Home Video Hovel: The Flavor of Green Tea over Rice, by David Bax

Most of Yasujirô Ozu’s output is a blind spot for me but, from what I have seen, I understand that quiet familial and marital discord is pretty common in his work. And yet it’s a testament to his power as a filmmaker and evidence as to why his films have endured that The Flavor of Green Tea over Rice–which also examines the openness of female friendship compared to the isolation of traditional male social life–feels so specific, real and fresh.

Taeko (Michiyo Kogure) and Mokichi (Shin Saburi) are an unhappily married couple who have been asked to help arrange the marriage of their niece, Setsuko (Keiko Tsushima). Setsuko has no interest in arranged marriage and it’s hard to blame her, given that Taeko and Mokichi are her most prominent examples of the practice’s result. Mokichi spends as much time as possible away from home, at his job or in parlors, while Taeko lies to Mokichi to get out of the house, where she meets with her friends and mocks her husband.

As miserable as everyone is most of the time, The Flavor of Green Tea over Rice never rises to a boil. There’s no shouting and, in fact, much of the conversation is pleasant. Taeko and Mokichi engage in the familiar, casual chitchat that would be familiar to any married couple, happy or not. Ozu is almost anthropological in showcasing the rhythms of quotidian, middle class Japanese life. It’s so unassuming and so easy to slip into that when elegiac moments like the conversation that gives the film its title do bubble up, just as subtly as everything else that happens, the effect is almost overwhelming.
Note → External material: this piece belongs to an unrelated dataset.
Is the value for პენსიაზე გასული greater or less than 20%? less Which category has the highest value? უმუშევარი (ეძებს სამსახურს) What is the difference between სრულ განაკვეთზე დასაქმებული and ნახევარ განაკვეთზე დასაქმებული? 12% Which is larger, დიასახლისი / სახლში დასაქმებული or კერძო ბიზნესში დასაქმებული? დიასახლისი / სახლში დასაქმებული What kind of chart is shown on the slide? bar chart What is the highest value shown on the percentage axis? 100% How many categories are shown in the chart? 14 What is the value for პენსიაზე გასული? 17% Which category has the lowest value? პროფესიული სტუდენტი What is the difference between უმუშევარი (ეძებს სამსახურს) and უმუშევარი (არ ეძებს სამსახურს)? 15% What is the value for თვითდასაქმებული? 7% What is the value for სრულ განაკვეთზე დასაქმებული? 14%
It’s subtle enough that you may almost overlook the troubling gender politics suggested by the fact that Taeko and Mokichi’s reconciliation rests on Taeko’s apology alone, not Mokichi’s. But then a beautiful, wordless final shot of Setsuko and a young man (Koji Tsuruta) suggests that the opposite could just as easily be true of another couple in the future.

Criterion’s new Blu-ray comes from a 4K restoration done in Japan from a fine grain print and the original optical soundtrack. The image is as clean as can be and the lack of contrast likely has more to do with Ozu than with the timing. The audio is mono and is similarly clear.

Special features include a whole other Ozu film, 1937’s What Did the Lady Forget?; a video essay from film scholar David Bordwell; a new documentary directed by David Raim about Ozu’s collaborations with screenwriter Kogo Noda; and an essay by film scholar Junji Yoshida.